▸ EXERCISE BRIEF
Number the lines of data as a list, skipping blank lines. Begin at the line that has "What is the distance between" and stop after the line that has "3189 millimetres".

○ ○ ○

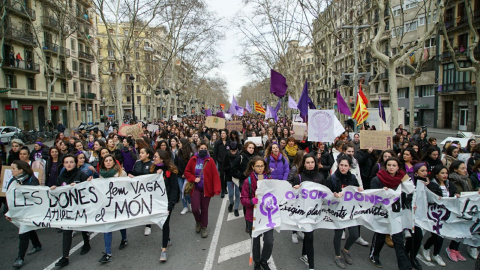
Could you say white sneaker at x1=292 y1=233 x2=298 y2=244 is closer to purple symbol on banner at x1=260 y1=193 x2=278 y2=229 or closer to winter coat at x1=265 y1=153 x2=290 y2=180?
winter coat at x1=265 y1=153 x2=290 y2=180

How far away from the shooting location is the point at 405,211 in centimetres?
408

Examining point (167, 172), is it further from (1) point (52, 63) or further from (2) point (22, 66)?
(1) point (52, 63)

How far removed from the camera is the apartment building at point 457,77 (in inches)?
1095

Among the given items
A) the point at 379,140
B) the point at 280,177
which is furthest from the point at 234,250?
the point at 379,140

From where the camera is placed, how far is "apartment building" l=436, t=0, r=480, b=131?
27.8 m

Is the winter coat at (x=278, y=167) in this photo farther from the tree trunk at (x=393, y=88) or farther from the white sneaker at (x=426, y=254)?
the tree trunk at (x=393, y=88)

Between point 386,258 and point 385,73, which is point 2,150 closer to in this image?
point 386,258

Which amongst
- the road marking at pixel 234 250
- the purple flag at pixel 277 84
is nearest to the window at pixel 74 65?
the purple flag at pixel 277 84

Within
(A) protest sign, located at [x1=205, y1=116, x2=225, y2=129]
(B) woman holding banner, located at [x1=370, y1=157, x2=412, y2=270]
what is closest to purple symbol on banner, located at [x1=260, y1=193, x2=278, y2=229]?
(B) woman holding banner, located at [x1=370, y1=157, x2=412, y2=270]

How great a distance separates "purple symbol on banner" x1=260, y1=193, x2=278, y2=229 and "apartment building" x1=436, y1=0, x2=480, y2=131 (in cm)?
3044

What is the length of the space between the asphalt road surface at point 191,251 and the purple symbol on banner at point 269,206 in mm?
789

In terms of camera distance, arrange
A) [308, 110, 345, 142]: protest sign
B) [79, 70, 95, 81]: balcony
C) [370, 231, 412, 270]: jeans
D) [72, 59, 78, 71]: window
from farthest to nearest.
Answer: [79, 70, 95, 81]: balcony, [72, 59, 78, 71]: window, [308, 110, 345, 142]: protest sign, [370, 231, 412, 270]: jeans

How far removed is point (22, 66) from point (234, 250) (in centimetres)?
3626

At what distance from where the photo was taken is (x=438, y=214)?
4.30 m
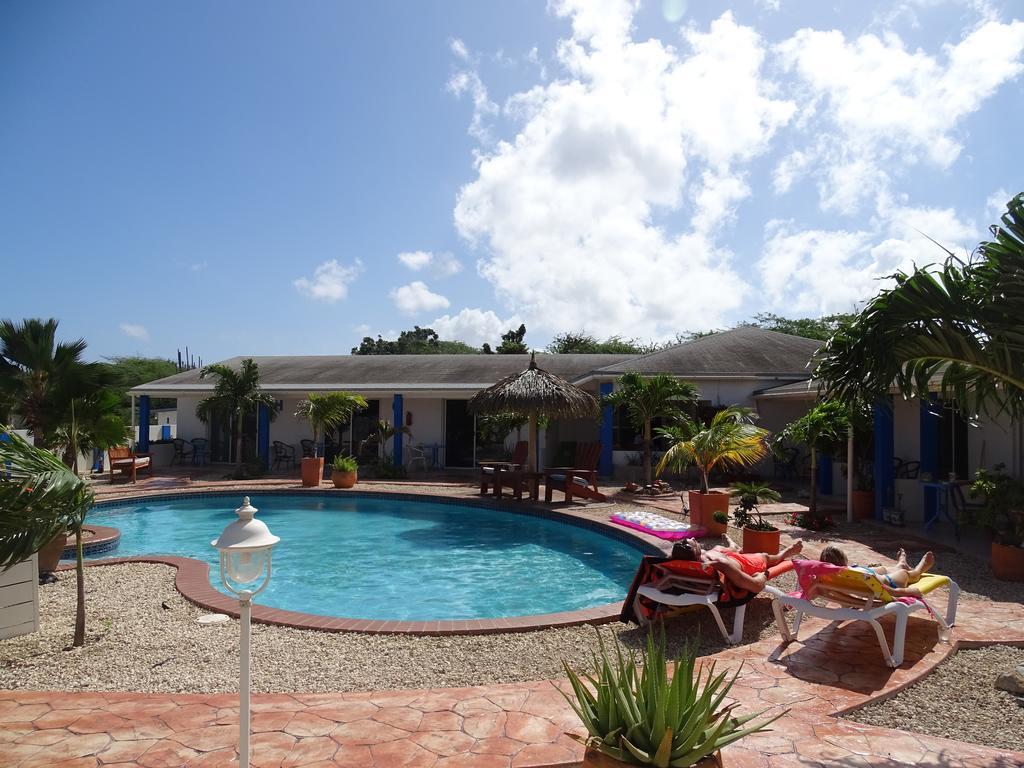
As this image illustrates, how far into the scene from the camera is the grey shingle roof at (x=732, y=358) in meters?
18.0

○ ○ ○

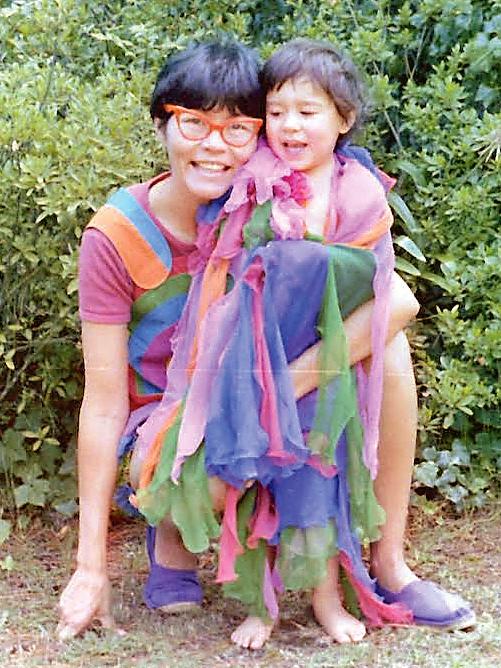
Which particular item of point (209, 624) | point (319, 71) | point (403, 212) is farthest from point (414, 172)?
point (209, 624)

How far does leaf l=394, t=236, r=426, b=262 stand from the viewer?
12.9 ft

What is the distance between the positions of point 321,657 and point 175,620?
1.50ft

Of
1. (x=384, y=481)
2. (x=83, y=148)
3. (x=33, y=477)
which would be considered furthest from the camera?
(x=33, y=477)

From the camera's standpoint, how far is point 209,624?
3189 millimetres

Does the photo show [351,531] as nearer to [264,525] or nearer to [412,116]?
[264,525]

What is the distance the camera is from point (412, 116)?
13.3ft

○ ○ ○

▸ WRITTEN SOLUTION
1. What is the distance between the positions of point 321,657 and point 175,620?
2. 1.50ft
3. Of
4. 1. (x=384, y=481)
5. 2. (x=83, y=148)
6. 3. (x=33, y=477)
7. which would be considered furthest from the camera?
8. (x=33, y=477)
9. From the camera's standpoint, how far is point 209,624?
10. 3189 millimetres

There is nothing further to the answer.